GIVEN INSTRUCTION:
Rewrite the items from the line containing "Within the set" through the end of the items, both ends included, replacing "seated person" with "sitting figure" and leaving everything else unchanged.

TASK INPUTS:
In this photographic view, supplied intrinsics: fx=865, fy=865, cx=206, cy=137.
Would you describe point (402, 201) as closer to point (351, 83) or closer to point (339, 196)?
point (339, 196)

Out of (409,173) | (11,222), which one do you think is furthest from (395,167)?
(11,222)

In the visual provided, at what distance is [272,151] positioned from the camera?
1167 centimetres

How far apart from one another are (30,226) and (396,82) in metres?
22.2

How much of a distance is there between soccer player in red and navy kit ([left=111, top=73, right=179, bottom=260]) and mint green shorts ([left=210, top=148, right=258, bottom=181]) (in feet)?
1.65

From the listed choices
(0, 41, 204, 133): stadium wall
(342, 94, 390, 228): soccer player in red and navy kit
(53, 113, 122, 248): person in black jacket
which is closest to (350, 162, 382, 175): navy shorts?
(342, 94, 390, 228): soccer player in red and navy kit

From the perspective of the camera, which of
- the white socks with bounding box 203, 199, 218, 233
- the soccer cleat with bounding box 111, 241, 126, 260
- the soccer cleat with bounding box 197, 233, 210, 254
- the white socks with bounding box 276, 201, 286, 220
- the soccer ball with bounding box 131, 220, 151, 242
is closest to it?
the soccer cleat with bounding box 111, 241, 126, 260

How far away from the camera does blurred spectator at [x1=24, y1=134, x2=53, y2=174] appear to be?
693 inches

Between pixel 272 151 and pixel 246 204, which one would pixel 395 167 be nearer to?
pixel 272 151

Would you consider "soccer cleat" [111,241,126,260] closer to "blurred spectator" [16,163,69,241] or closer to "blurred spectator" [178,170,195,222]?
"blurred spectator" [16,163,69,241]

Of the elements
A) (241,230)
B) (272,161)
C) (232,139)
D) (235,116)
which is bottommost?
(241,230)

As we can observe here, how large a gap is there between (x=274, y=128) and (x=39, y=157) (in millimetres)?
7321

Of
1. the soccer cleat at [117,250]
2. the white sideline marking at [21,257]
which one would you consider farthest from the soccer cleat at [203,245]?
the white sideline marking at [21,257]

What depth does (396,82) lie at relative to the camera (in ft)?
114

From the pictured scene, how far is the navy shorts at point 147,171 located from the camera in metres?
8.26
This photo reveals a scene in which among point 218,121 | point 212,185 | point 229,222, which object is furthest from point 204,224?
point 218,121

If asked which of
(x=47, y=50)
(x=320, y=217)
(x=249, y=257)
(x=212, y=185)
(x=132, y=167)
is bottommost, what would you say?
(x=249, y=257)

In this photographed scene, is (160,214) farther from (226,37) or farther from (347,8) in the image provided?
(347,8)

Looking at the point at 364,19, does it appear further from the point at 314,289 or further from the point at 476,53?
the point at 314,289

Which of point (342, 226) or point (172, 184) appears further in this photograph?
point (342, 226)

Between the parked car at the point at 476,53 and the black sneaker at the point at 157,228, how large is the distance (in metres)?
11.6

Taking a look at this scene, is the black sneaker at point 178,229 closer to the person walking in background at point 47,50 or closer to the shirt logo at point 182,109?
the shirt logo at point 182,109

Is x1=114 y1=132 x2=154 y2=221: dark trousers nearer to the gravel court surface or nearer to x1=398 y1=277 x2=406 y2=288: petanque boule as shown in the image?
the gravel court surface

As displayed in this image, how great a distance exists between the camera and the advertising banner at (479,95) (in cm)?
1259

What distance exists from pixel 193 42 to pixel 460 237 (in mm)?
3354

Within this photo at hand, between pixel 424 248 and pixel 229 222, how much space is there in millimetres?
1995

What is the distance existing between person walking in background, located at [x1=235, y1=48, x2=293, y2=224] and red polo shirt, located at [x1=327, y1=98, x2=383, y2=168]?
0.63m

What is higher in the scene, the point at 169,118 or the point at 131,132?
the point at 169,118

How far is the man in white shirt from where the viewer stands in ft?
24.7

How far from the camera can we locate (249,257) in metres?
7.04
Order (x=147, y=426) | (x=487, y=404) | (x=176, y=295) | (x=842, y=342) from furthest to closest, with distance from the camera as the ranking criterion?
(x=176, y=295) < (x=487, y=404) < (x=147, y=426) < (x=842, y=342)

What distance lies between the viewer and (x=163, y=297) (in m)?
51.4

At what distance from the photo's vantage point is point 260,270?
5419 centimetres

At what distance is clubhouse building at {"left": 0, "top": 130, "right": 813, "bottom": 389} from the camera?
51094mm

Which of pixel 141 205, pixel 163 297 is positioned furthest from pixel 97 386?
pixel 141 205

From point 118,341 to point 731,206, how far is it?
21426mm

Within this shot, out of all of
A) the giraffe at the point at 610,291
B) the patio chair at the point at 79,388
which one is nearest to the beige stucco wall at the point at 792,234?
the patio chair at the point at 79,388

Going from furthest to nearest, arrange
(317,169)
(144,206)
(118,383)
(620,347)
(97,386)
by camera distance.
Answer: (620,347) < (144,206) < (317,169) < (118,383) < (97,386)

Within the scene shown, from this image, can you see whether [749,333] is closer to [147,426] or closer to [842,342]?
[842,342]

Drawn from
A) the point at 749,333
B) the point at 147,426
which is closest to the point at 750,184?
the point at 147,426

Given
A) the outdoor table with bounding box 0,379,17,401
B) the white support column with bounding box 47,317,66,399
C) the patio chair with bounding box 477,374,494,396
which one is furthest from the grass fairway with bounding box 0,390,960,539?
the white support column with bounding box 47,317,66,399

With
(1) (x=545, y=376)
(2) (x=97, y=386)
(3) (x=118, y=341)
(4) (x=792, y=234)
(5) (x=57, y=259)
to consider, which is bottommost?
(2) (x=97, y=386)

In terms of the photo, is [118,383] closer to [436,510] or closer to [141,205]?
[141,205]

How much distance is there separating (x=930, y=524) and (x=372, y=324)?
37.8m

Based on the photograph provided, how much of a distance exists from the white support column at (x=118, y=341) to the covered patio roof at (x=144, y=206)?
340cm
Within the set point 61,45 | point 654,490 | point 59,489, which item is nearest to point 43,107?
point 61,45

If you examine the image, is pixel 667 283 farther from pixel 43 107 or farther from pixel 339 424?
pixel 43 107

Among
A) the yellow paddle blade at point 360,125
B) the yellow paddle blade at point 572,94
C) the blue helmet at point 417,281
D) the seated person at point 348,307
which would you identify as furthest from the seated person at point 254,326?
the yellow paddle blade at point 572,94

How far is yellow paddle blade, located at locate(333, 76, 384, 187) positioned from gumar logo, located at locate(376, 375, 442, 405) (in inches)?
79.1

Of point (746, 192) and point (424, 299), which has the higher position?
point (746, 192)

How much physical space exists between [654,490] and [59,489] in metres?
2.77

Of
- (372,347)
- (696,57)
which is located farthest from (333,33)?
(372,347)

RESULT OF THIS TASK:
Within the set point 61,45 | point 654,490 | point 59,489, which item is nearest to point 43,107?
point 61,45

If you examine the image, is pixel 667 283 farther from pixel 43 107 or farther from pixel 339 424?
pixel 43 107

Among
A) the yellow paddle blade at point 360,125
B) the yellow paddle blade at point 572,94
C) the blue helmet at point 417,281
D) the sitting figure at point 348,307
which would you identify as furthest from the sitting figure at point 254,326?
the yellow paddle blade at point 572,94

How far is yellow paddle blade, located at locate(333, 76, 384, 187) positioned from gumar logo, located at locate(376, 375, 442, 405) (in inches)?
79.1

Of point (746, 192) and point (424, 299), which has the higher position?
point (746, 192)

How much physical space exists between [654,490] and [59,489] in metres?
2.77

Of
- (372,347)
- (696,57)
which is located farthest from (333,33)?
(372,347)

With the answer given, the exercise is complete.